Notice the \(A \) and \(a\) were not combined as like terms. This is because a formula will often use a capital letter and lower-case letter to represent different variables. Often with formulas there is more than one way to solve for a variable. The next example solves the same problem in a slightly different manner. After clearing the denominator, we divide by \(a\) to move it to the other side, rather than distributing.

Example 1.5.10.

\begin{align*} a =\frac{A}{ 2 – b} \amp \quad \text{ Solving for $b$. Use LCD $=(2 - b) $ as a group } \\ (2 - b)a =\frac{ (2 - b)A}{ 2 - b} \amp\quad \text{ Multiply each term by }(2-b) \\ (2 - b)a = A \amp\quad \text{ Reduce $ (2 -b)$ with denominator } \\ \frac{(2 - b)a}{a} =\frac{ A}{a} \amp \quad \text{ Divide both sides by } a \\ 2 - b = \frac{A}{ a} \amp\quad \text{Focus on the positive } 2 \\ -2 \qquad - 2 \amp\quad \text{ Subtract $ 2 $ from both sides } \\ - b =\frac{ A}{ a} - 2 \amp \quad \text{ Still need to clear the negative } \\ ( -1)( - b)= ( -1)\frac{A}{ a} - 2( - 1) \amp\quad \text{ Multiply (or divide) each term by } -1 \\ b =- \frac {A}{ a} + 2 \amp\quad \text{ Our Solution } \end{align*}

Both answers to the last two examples are correct, they are just written in a different form because we solved them in different ways. This is very common with formulas, there may be more than one way to solve for a variable, yet both are equivalent and correct.

World View Note: The father of algebra, Persian mathematician Muhammad ibn Musa Khwarizmi, introduced the fundamental idea of blancing by subtracting the same term to the other side of the equation. He called this process al-jabr which later became the world algebra.

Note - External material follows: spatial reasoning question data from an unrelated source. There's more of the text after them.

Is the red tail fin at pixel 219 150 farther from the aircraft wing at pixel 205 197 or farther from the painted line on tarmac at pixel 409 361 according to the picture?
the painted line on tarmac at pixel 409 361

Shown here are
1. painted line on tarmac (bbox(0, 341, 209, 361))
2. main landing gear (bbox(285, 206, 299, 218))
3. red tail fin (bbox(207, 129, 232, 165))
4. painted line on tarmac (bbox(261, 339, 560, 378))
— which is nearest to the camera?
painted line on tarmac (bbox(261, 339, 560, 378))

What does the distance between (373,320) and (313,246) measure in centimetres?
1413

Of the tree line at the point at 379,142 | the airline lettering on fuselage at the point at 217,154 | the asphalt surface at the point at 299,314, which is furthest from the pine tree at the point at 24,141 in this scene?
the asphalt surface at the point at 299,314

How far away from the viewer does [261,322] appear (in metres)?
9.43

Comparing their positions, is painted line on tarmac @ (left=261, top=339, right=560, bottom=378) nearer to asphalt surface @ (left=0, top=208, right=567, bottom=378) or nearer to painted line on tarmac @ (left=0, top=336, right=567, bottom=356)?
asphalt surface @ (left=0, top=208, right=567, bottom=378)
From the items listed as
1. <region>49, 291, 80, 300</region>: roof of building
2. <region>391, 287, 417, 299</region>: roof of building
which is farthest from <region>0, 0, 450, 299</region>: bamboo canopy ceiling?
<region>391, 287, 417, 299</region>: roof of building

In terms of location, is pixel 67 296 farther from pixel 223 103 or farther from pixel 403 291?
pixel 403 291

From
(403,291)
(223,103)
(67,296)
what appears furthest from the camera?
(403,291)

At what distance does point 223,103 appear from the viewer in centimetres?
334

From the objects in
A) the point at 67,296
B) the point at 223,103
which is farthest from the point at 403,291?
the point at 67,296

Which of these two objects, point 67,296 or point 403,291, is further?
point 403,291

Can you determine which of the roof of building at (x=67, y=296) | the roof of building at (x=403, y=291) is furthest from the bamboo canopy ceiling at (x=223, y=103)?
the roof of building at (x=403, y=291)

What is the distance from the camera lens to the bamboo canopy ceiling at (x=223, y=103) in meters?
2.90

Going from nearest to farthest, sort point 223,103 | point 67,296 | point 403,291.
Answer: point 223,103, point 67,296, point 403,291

Exercises Exercises - Formulas

Exercise Group.

Solve each of the following equations for the indicated variable.

1.

\(ab = c \text{ for } b \)

2.

\(g = \frac{h}{ i} \text{ for } h \)

3.

\(\frac{f}{g}x=b \text{ for } x \)

4.

\(p = \frac{3y}{ q} \text{ for } y \)

5.

\(3x = \frac{a }{b} \text{ for } x \)

6.

\(\frac{ym}{ b} = \frac{c}{ d} \text{ for } y \)

7.

\(E = mc^2 \text{ for } m \)

8.

\(DS = ds \text{ for } D \)

9.

\(V =\frac {4 }{3} \pi r^3 \text{ for } \pi \)

10.

\(E =\frac{mv^2}{ 2 }\text{ for } m \)

11.

\(a + c = b \text{ for } c \)

12.

\(x - f = g \text{ for } x \)

13.

\(V = \frac{\pi Dn}{12} \text{ for } D \)

14.

\(F = k(R - L) \text{ for } k \)

15.

\(P = n(p - c) \text{ for } n \)

16.

\(S = L + 2B \text{ for } L \)

17.

\(T =\frac{ D-d}{ L} \text{ for } D \)

18.

\(I = \frac{E_a – E_q}{ R} \text{ for } E_a \)

19.

\(L = L_o(1 + at)\text{ for } L_o \)

20.

\(ax + b = c \text{ for } x \)

21.

\(2m + p = 4m + q \text{ for } m \)

22.

\(q = 6(L - p) \text{ for } L \)

23.

\(\frac{k – m}{ r} = q \text{ for } k \)

24.

\(R = aT + b \text{ for } T \)

25.

\(h = vt -16t ^2 \text{ for } v \)

26.

\(S = \pi rh + \pi r^2 \text{ for } h \)

27.

\(Q_1 = P(Q_2 - Q_1)\text{ for } Q_2 \)

28.

\(L = \pi (r_1 + r_2) +2d \text{ for } r_1\)

29.

\(R =\frac{ kA\left(T_1 + T_2\right)} {d} \text{ for } T_1\)

30.

\(P =\frac{ V_1\left(V_2 -V_1\right) }{g }\text{ for } V_2 \)

31.

\(ax + b = c \text{ for } a \)

32.

\(rt = d \text{ for } r \)

33.

\(lwh = V \text{ for } w \)

34.

\(V =\frac{ \pi r^2h}{ 3} \text{ for } h \)

35.

\(\frac{1}{ a} + b =\frac{c }{a} \text{ for } a \)

36.

\(\frac{1}{ a} + b =\frac{c}{ a} \text{ for } b \)

37.

\(at- bw = s \text{ for } t \)

38.

\(at - bw = s \text{ for } w \)

39.

\(ax + bx = c \text{ for } a \)

40.

\(x + 5y = 3 \text{ for } x \)

41.

\(x + 5y = 3 \text{ for } y \)

42.

\(3x + 2y = 7 \text{ for } x \)

43.

\(3x + 2y = 7 \text{ for } y \)

44.

\(5a - 7b = 4 \text{ for } a \)

45.

\(5a - 7b = 4 \text{ for } b \)

46.

\(4x -5y = 8 \text{ for } x \)

47.

\(4x - 5y = 8 \text{ for } y \)

48.

\(C =\frac{ 5}{ 9}{ (F - 32)}\text{ for } F \)